Scan the records below for the string "Engine" and return every line where it appears.

Start of DATA TO EXAMINE

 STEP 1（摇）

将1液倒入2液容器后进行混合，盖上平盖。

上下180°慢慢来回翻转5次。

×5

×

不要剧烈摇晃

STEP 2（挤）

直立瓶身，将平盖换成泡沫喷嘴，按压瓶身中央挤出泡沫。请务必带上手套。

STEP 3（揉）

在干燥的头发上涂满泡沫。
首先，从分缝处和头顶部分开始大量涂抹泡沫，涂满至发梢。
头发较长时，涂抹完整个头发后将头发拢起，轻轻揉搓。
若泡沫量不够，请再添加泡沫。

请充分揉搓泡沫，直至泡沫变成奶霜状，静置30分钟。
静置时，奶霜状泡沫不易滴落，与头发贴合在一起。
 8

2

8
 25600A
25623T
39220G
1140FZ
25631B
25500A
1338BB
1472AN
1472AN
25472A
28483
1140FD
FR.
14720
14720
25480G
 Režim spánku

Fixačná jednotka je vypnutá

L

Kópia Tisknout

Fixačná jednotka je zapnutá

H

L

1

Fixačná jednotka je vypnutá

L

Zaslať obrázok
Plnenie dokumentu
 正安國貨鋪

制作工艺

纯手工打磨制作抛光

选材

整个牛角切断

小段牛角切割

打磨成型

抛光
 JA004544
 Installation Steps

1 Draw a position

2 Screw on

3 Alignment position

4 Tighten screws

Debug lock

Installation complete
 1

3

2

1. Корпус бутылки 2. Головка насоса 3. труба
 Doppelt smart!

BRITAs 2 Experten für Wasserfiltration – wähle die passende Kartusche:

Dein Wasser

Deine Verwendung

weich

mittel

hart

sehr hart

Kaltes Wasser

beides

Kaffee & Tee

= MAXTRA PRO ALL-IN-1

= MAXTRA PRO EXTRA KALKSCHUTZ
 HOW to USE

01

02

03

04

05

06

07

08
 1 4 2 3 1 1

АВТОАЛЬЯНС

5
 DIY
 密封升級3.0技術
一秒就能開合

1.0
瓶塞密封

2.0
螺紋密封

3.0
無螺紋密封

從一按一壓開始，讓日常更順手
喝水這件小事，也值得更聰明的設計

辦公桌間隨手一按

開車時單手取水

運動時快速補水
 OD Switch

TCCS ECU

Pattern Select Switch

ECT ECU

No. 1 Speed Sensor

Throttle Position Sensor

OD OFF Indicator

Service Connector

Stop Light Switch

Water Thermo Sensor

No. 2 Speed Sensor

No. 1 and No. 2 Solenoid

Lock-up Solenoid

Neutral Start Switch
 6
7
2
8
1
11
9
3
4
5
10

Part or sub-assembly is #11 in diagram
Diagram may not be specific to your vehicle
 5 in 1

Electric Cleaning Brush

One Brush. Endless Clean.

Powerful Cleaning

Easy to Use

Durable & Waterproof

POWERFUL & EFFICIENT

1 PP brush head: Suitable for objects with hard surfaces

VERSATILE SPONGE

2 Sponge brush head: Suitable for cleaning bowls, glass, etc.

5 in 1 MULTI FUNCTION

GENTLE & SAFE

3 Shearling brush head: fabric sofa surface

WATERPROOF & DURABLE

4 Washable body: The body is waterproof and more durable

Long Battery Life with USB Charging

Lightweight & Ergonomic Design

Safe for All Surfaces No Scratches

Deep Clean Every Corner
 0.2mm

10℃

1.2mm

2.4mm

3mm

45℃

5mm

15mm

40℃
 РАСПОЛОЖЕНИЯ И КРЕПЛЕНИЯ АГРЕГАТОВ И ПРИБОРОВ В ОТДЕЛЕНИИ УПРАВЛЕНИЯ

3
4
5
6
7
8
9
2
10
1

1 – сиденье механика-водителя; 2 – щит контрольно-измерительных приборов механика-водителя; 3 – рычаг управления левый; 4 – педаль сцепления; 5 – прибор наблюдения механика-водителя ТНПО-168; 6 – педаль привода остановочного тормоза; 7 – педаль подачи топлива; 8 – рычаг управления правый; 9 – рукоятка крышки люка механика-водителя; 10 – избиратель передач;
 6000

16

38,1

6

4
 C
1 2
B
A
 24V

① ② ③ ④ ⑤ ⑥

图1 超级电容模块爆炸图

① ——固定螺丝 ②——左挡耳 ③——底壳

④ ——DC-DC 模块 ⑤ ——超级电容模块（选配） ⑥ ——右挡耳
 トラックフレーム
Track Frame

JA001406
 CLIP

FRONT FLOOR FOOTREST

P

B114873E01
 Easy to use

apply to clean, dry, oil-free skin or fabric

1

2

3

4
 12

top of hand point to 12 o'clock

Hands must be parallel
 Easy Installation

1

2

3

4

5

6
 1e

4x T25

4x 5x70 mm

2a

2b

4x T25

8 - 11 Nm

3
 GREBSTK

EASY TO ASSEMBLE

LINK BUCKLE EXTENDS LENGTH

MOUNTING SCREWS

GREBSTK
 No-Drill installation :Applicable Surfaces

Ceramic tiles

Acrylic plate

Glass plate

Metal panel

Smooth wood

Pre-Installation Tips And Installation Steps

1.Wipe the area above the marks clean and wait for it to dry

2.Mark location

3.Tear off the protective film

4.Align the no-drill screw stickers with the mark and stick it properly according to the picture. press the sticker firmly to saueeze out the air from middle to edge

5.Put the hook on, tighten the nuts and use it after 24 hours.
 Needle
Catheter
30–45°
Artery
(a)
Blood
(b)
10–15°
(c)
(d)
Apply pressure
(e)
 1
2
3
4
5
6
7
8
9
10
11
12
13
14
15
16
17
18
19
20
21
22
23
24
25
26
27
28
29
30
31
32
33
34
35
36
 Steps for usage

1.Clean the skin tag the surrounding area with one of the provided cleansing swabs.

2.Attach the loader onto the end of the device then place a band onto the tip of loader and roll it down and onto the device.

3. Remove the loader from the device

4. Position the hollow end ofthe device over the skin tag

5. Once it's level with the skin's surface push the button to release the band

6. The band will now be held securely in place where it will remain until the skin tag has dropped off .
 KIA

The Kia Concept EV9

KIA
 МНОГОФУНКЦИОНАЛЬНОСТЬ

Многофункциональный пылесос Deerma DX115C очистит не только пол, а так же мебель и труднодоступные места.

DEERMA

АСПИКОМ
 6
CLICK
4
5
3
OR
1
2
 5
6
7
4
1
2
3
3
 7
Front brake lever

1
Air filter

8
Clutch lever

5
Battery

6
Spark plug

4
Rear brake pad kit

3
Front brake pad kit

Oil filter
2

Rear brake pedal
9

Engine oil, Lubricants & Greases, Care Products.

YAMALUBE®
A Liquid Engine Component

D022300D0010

End of DATA TO EXAMINE

[ANSWER SPACE]:
Engine oil, Lubricants & Greases, Care Products.
A Liquid Engine Component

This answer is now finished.